鱗木(りんぼく)などの木性シダ植物の大木も出現しています。
【岩石】
シルル紀末からデボン紀の前半に、古大西洋(イアペタス海Iapetus Ocean)により隔てられていた古北米大陸がプレート運動で古ヨーロッパ大陸に接近・衝突し、広大なローレンシア大陸(ローレンシア台地)が形成されました。
両大陸が衝突した北アメリカのアパラチア地方からスコットランド北部のカレドニア地域を経てスカンジナビア半島・グリーンランド東部に連なる激しい造山運動がありました。
これを、ヨーロッパではカレドニア造山運動、北アメリカではアパラチア造山運動として知られています。
造山運動の結果生じた山地周辺や内陸盆地には、乾燥気候下で生成された旧赤色砂岩層が堆積しました。
愛媛県では、前述のシルル紀からこのデボン紀にかけて、岡成層と呼ばれる東宇和郡野村町岡成から城川町寺野付近にかけてほぼ東西方向に点在する岩石があります。
これは、大陸の上を覆った流紋岩や石灰岩、そして酸性火山砕屑岩であり、石灰岩中には鎖サンゴや蜂の巣サンゴの化石が含まれています。
【気候】
サンゴ礁が広く分布することから、気候は概して温暖であったと考えられていますが、南半球の極地域には氷河の発達もありました。
日本では、北上山地、阿武隈山地、飛騨山地、西南日本外帯にシルル系とともに細長く分布しています。
炭素、酸素、ストロンチウムなどの同位体測定や、元素分析による古環境解析から、気候の急激な寒暖の変化、海水面の後退、乾燥化、低酸素化、などの大きな環境変化がデボン紀後期に繰返し発生し、おそらくこれらの環境変化が大量絶滅の要因だと考えられています。
デボン紀の開始時期にあたる約4億2000万年前から、複数の陸塊同士(ローレンシア大陸やバルティカ大陸など)が衝突し、ユーラメリカ大陸が赤道直下に誕生しました。

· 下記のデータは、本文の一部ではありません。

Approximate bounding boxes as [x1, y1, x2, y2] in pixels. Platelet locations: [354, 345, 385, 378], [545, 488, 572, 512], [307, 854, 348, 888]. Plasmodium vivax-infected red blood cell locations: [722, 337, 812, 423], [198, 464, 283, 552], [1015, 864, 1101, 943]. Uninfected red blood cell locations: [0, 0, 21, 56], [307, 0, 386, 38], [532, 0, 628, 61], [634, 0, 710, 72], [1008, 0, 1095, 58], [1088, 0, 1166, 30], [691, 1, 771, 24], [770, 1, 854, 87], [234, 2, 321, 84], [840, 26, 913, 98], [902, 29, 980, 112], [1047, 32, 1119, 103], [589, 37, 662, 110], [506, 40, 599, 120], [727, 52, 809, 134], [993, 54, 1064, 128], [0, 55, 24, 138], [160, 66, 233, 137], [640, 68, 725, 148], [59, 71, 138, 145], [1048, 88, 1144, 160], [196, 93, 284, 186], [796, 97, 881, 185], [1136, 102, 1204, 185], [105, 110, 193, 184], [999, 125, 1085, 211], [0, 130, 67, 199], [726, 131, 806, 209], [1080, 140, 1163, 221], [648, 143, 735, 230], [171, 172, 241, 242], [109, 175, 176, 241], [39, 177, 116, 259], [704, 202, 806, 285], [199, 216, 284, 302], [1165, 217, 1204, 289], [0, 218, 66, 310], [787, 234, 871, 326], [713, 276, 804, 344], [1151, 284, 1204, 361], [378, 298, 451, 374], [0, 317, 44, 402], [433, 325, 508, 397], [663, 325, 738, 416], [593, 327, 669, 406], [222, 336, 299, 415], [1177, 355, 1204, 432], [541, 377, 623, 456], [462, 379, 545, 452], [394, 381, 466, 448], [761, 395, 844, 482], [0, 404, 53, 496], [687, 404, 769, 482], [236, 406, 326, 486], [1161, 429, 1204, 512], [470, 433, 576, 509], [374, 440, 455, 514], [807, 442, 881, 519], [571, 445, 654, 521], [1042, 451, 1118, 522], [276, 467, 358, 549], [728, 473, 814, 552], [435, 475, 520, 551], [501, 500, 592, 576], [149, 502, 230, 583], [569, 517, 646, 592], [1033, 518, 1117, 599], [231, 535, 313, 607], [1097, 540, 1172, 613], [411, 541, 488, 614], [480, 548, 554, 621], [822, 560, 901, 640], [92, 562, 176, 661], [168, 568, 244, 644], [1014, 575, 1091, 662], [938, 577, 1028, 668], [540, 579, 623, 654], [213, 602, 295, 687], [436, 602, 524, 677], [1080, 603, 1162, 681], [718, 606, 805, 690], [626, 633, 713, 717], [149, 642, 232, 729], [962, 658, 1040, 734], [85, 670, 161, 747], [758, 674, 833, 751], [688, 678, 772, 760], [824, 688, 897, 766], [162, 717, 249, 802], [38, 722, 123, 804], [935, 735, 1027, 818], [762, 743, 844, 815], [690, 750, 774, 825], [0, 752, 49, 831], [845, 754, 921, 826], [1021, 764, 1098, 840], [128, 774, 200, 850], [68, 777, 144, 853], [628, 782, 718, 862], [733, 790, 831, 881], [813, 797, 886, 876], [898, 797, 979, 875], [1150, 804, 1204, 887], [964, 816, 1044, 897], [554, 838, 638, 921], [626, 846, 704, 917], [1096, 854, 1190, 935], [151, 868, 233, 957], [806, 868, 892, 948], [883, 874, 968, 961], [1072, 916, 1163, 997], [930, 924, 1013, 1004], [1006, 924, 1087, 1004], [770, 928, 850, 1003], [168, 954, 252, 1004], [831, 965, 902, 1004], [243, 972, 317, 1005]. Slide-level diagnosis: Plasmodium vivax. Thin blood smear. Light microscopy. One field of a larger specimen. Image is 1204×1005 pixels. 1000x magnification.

現在の北アメリカ東海岸、グリーンランド、スコットランドがユーラメリカ大陸の一部でした。
ユーラメリカ大陸には、陸塊の衝突時にできた巨大な山脈がありました。
その山脈が大気の流れを大きく遮り、恒常的な降雨を周辺地域にもたらしていたそうです。
そのため長大な河川が出現し、この河川に沿って動植物が大陸内部まで活動範囲を拡げていくことが可能となったと言われています。

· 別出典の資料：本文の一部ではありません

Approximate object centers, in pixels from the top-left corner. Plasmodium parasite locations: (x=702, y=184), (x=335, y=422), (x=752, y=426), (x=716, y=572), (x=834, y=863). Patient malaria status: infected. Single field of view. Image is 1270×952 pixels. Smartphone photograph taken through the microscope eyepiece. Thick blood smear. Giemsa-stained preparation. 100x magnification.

前代のシルル紀に、既に植物の陸棲化は開始していましたが、デボン紀には河川に沿って大規模に植生域が拡大していったそうです。
アーケオプテリス(またはアルカエオプテリス、Archaeopteris)などのシダ状の葉を持つ樹木状植物が誕生したことにより、最古の森林が形成されていったそうです。
そして、この森林の拡大にしたがい湿地帯も同時に形成されていきました。
河川と森林そして湿地帯の存在が生物種の進化を支え、さらに大陸内部の気候は、乾季や、時には大規模な乾燥期もあったため、前述する昆虫類や両生類など、より乾燥に強い生物種の誕生を促したとされています。